Turismo de cruzeiros gera impacto económico de 940M€ em Portugal e contribui com 410M€ para o PIB
De acordo com os últimos dados validados para Portugal, a Indústria contribuiu em 2024 com €410 milhões para o PIB Português e pagou mais de €225 milhões em salários e ordenados, segundo dados da CLIA, divulgados na cimeira que decorre na Madeira.
A Cruise Lines International Association (CLIA) apresentou terça-feira, 24 de fevereiro, na Cimeira Europeia que decorre na Madeira, os principais destaques do Estudo de Impacto Económico do setor, o qual revela que, em 2024, esta indústria apoiou 445.000 empregos em toda a Europa e contribuiu com €64,1 mil milhões para a economia europeia. Deste total, €28 mil milhões contribuíram diretamente para o PIB europeu.
Em Portugal, o turismo de cruzeiros gerou um impacto económico de 940 milhões de euros em 2024, contribuindo com 410 milhões para o PIB. As compras das companhias de cruzeiros em Portugal constituíram a maior parte da contribuição do setor para o PIB, com um valor de 174 milhões de euros representando 42% do impacto total do PIB da indústria.
Os gastos de passageiros e tripulações contribuíram com 150 milhões de euros, através de compras em negócios locais.
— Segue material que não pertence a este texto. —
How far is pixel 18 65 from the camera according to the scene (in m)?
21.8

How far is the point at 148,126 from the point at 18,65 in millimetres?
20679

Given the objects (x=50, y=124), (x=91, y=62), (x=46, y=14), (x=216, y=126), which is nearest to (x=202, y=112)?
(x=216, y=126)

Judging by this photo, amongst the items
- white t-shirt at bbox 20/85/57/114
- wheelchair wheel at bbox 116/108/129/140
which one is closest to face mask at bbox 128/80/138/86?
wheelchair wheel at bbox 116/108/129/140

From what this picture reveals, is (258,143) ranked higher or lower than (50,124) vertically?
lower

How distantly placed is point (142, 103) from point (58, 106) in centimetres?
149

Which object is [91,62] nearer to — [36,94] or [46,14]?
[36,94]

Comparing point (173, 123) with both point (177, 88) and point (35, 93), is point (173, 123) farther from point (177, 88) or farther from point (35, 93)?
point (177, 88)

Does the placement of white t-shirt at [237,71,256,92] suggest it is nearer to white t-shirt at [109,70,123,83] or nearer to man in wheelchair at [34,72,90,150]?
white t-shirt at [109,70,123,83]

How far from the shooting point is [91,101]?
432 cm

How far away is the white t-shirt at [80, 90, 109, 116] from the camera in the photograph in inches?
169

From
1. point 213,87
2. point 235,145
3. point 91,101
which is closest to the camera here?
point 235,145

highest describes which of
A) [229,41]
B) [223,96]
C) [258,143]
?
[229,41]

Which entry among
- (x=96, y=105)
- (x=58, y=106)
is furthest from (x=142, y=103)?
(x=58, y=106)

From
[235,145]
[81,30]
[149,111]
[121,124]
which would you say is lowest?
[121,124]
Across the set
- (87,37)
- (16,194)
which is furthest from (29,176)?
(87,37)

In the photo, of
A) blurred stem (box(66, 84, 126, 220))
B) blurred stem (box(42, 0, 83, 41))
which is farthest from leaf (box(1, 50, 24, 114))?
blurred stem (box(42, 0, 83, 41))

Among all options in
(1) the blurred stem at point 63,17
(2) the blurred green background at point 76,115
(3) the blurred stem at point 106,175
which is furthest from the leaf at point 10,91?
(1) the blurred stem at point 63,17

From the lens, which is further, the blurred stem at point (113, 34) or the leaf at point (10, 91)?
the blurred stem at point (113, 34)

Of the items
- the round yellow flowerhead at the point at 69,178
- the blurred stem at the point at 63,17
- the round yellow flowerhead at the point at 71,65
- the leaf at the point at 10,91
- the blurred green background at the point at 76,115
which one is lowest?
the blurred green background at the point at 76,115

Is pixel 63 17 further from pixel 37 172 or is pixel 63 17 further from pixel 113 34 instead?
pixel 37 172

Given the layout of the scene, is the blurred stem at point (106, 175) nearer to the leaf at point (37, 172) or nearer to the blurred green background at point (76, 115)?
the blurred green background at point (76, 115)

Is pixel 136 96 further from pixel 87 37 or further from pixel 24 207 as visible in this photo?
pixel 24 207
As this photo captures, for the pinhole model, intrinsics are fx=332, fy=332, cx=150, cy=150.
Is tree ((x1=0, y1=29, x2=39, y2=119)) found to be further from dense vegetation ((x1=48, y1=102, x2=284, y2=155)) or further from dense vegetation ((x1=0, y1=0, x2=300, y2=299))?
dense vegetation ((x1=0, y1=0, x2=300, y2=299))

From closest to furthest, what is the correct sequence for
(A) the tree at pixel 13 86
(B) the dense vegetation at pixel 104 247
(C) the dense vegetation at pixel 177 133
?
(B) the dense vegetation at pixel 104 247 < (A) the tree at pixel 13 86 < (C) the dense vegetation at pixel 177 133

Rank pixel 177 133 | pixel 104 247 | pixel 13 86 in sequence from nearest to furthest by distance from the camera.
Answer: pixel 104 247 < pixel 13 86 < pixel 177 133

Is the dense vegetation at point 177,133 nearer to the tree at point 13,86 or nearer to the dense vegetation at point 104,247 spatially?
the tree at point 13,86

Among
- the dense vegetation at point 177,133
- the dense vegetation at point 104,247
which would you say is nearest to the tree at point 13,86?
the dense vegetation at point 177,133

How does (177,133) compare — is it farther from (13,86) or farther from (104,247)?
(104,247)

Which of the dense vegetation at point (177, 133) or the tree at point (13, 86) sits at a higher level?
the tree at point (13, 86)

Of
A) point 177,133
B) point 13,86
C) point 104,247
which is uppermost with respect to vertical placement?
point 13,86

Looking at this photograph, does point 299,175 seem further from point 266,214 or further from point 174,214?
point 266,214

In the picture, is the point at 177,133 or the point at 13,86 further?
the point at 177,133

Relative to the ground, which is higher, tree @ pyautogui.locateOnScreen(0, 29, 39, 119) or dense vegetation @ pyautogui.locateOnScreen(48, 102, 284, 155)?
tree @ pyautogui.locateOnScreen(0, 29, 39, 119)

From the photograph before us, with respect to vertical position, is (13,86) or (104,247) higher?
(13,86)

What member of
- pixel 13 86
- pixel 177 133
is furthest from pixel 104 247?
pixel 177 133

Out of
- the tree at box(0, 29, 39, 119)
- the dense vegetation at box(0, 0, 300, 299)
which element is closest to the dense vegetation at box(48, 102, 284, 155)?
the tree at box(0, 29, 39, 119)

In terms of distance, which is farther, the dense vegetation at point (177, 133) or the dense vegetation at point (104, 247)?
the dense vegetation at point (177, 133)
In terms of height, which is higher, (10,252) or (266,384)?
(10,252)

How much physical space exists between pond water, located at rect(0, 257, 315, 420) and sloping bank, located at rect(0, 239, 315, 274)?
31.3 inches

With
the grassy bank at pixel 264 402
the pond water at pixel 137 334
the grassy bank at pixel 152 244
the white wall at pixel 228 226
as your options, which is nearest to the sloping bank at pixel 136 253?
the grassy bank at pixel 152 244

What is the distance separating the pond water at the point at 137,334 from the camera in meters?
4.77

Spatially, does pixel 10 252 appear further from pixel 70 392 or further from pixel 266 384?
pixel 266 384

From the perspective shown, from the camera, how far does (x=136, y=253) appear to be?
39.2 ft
As atividades de construção naval e expansão de capacidade portuária representaram mais €78 milhões, enquanto os salários das equipas das companhias de cruzeiros representaram €8 milhões adicionais no PIB.
De salientar que a contribuição económica global aumentou quase 16% em 2024, comparativamente ao ano anterior, em reflexo de uma procura sustentada por viagens de cruzeiro em toda a Europa.
Para Bud Darr, presidente e CEO da CLIA, “estes números demonstram que o turismo de cruzeiros é uma parte integral da economia marítima europeia, entregando valor significativo em todo o continente — apoiando empregos, negócios e comunidades costeiras através de uma cadeia de valor ampla e interligada”.
O responsável sublinha que os benefícios da indústria vão muito para além dos portos, “apoiando fornecedores e economias locais em toda as regiões, incluindo áreas costeiras, insulares e remotas, enquanto também contribuem para fluxos turísticos mais equilibrados”, pelo que “os cruzeiros contribuem para a competitividade europeia e simultaneamente contribuem com benefícios concretos ao nível das comunidades locais”, sustentou.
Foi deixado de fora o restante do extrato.